__WORK REQUIRED__:
Stop after the line containing "common name: bird": print each line exactly from the first line of the listing up to that point.

__SUPPLIED ENTRIES__:
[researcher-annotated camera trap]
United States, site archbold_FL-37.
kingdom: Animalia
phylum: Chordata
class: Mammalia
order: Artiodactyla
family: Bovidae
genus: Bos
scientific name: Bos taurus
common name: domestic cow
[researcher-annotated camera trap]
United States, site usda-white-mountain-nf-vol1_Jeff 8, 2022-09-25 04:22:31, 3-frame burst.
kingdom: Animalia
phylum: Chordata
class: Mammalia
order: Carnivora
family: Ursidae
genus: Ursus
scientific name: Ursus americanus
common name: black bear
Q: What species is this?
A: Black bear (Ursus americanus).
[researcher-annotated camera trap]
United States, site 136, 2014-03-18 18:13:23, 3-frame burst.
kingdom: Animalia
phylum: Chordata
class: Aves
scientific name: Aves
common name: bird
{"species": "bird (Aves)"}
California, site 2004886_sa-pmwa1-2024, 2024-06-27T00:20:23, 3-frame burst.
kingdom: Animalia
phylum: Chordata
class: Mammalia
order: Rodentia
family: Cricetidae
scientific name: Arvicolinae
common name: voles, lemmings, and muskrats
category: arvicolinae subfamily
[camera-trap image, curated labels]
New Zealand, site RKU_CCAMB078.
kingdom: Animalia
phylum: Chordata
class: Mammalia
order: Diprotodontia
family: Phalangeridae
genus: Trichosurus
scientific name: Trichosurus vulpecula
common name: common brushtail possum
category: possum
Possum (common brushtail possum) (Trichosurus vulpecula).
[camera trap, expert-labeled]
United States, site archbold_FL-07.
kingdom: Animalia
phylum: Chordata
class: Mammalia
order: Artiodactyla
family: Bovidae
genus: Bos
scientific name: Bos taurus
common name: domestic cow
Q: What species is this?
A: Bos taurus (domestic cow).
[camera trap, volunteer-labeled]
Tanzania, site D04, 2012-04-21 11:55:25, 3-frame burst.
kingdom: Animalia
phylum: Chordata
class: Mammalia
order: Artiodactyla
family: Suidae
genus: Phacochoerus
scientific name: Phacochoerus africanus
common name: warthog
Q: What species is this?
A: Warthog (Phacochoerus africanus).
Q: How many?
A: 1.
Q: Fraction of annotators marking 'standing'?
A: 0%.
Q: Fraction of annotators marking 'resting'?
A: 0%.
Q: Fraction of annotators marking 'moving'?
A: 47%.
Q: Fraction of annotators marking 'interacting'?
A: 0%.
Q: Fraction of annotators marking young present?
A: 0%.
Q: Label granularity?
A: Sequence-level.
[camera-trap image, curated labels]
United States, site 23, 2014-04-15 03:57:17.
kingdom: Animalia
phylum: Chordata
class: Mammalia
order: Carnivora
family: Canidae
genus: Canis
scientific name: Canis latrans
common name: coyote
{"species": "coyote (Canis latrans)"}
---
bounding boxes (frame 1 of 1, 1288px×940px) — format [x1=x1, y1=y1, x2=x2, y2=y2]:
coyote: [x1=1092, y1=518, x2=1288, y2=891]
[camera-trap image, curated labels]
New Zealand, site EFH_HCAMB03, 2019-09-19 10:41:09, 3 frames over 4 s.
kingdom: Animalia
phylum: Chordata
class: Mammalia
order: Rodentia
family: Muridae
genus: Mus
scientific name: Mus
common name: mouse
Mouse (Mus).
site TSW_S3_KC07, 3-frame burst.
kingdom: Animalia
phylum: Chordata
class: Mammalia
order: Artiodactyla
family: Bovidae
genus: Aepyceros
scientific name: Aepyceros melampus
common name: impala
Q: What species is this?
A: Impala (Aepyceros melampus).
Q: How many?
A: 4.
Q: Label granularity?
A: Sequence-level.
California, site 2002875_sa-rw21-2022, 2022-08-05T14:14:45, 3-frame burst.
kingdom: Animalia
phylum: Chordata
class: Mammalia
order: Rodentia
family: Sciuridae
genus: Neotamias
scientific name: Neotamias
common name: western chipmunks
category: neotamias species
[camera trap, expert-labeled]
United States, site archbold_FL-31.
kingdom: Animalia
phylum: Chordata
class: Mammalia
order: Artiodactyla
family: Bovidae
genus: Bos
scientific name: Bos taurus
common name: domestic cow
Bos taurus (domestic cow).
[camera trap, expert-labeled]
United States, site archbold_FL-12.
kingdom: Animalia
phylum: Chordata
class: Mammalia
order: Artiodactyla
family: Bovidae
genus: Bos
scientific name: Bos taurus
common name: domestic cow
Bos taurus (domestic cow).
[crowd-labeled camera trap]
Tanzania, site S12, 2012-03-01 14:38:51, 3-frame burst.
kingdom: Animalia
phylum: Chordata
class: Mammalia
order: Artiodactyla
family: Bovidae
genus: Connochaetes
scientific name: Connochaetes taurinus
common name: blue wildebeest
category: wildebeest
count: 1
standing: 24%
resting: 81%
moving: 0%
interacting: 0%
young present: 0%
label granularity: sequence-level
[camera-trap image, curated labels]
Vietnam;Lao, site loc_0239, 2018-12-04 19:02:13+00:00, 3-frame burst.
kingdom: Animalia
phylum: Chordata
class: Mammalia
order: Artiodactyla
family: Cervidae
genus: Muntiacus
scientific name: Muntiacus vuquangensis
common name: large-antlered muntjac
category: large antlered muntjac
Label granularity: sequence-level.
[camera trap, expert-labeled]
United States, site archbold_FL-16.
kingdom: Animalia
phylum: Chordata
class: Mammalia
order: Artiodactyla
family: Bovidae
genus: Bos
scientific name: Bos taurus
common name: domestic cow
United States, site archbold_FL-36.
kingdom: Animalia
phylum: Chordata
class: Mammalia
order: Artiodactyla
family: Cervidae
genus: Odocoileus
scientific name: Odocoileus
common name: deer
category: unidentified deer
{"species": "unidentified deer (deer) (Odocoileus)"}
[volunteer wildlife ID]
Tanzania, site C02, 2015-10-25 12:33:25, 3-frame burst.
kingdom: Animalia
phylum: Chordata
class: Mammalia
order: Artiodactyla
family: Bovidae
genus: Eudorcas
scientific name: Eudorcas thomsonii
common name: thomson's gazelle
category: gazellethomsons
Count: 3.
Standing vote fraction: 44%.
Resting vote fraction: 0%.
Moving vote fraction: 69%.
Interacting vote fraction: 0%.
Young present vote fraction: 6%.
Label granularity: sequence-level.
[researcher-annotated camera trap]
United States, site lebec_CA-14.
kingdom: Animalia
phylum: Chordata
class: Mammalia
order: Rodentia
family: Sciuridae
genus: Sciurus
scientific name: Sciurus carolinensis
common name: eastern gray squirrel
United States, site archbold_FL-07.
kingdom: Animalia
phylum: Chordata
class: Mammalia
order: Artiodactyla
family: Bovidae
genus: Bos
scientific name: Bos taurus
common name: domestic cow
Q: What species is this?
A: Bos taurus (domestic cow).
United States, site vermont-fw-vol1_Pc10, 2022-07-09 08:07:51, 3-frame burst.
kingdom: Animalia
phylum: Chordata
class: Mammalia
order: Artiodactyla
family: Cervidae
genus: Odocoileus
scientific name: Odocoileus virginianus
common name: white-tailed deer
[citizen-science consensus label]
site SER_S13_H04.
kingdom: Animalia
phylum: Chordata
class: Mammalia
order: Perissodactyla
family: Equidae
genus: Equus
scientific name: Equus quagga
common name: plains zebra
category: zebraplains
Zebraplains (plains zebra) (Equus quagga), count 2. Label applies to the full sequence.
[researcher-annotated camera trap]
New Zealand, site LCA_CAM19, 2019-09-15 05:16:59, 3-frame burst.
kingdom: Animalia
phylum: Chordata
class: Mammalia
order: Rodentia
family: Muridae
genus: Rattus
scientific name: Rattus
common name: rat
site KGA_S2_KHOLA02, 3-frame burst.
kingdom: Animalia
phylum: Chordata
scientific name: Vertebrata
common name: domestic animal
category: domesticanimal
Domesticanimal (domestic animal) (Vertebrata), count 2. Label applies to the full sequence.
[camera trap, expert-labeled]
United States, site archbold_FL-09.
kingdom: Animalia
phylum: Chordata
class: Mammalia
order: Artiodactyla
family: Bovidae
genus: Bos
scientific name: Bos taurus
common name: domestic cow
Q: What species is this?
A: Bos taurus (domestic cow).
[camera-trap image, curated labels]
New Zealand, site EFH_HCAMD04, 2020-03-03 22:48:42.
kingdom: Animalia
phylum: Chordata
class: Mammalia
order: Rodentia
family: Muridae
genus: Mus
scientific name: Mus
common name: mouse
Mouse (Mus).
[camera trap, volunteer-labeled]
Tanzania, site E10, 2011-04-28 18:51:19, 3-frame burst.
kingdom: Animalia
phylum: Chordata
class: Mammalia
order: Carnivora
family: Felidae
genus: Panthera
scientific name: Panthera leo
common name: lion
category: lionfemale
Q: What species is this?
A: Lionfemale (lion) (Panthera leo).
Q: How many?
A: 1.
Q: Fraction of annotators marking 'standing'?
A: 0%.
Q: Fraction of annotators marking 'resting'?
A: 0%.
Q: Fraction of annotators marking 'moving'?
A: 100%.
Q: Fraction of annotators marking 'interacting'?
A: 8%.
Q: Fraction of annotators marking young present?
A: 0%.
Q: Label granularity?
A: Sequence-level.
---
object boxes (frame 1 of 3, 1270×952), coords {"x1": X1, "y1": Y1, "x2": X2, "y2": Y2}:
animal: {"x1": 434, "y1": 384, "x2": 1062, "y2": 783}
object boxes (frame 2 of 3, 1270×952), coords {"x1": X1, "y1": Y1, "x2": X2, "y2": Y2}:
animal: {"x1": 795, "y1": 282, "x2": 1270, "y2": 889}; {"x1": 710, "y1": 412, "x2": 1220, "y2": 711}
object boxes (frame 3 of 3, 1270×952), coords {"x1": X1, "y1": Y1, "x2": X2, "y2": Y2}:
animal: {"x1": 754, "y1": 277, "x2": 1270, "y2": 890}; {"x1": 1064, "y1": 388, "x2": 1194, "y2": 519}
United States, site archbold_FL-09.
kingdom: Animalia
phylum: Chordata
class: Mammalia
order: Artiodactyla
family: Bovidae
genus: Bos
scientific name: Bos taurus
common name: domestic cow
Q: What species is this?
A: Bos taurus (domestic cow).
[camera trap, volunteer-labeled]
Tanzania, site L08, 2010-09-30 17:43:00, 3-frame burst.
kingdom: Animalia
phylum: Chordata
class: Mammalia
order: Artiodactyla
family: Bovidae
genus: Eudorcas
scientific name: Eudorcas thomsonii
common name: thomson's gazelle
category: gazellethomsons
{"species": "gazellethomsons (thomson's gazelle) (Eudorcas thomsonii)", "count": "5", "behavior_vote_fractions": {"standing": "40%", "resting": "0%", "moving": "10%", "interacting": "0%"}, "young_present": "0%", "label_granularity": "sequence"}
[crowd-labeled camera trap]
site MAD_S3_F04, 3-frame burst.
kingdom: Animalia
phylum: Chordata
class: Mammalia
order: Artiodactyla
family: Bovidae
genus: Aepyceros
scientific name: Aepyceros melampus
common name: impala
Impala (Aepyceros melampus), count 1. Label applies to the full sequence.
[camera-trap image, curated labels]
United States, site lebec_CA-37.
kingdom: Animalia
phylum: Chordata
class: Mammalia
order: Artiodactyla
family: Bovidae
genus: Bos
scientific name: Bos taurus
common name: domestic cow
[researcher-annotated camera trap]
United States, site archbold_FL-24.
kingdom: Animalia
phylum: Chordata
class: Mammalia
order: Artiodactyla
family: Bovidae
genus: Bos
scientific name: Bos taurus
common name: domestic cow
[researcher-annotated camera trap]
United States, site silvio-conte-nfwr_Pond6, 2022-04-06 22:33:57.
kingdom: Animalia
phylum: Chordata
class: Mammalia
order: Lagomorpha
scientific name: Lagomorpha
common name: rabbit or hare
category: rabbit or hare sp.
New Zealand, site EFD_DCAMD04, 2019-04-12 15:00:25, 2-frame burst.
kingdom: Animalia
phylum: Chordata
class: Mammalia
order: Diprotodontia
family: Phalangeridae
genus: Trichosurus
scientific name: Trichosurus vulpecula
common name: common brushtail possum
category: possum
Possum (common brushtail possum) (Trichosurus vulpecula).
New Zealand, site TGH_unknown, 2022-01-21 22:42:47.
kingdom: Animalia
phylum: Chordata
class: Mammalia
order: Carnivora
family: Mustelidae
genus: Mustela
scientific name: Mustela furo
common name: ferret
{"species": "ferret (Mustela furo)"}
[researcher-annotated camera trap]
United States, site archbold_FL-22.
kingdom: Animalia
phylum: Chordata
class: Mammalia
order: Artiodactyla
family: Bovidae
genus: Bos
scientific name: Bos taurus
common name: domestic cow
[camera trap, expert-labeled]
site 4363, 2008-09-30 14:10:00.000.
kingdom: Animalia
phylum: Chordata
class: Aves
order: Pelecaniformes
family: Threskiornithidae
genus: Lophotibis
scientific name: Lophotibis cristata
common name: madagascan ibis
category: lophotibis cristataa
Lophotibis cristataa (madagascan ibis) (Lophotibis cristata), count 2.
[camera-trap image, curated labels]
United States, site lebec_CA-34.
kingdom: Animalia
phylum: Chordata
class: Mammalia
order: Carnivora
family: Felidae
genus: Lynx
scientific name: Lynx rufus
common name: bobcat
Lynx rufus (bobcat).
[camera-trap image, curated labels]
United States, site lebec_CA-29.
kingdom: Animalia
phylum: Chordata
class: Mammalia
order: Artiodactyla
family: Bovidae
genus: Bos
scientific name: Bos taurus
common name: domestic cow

__YOUR RESPONSE__:
[researcher-annotated camera trap]
United States, site archbold_FL-37.
kingdom: Animalia
phylum: Chordata
class: Mammalia
order: Artiodactyla
family: Bovidae
genus: Bos
scientific name: Bos taurus
common name: domestic cow
[researcher-annotated camera trap]
United States, site usda-white-mountain-nf-vol1_Jeff 8, 2022-09-25 04:22:31, 3-frame burst.
kingdom: Animalia
phylum: Chordata
class: Mammalia
order: Carnivora
family: Ursidae
genus: Ursus
scientific name: Ursus americanus
common name: black bear
Q: What species is this?
A: Black bear (Ursus americanus).
[researcher-annotated camera trap]
United States, site 136, 2014-03-18 18:13:23, 3-frame burst.
kingdom: Animalia
phylum: Chordata
class: Aves
scientific name: Aves
common name: bird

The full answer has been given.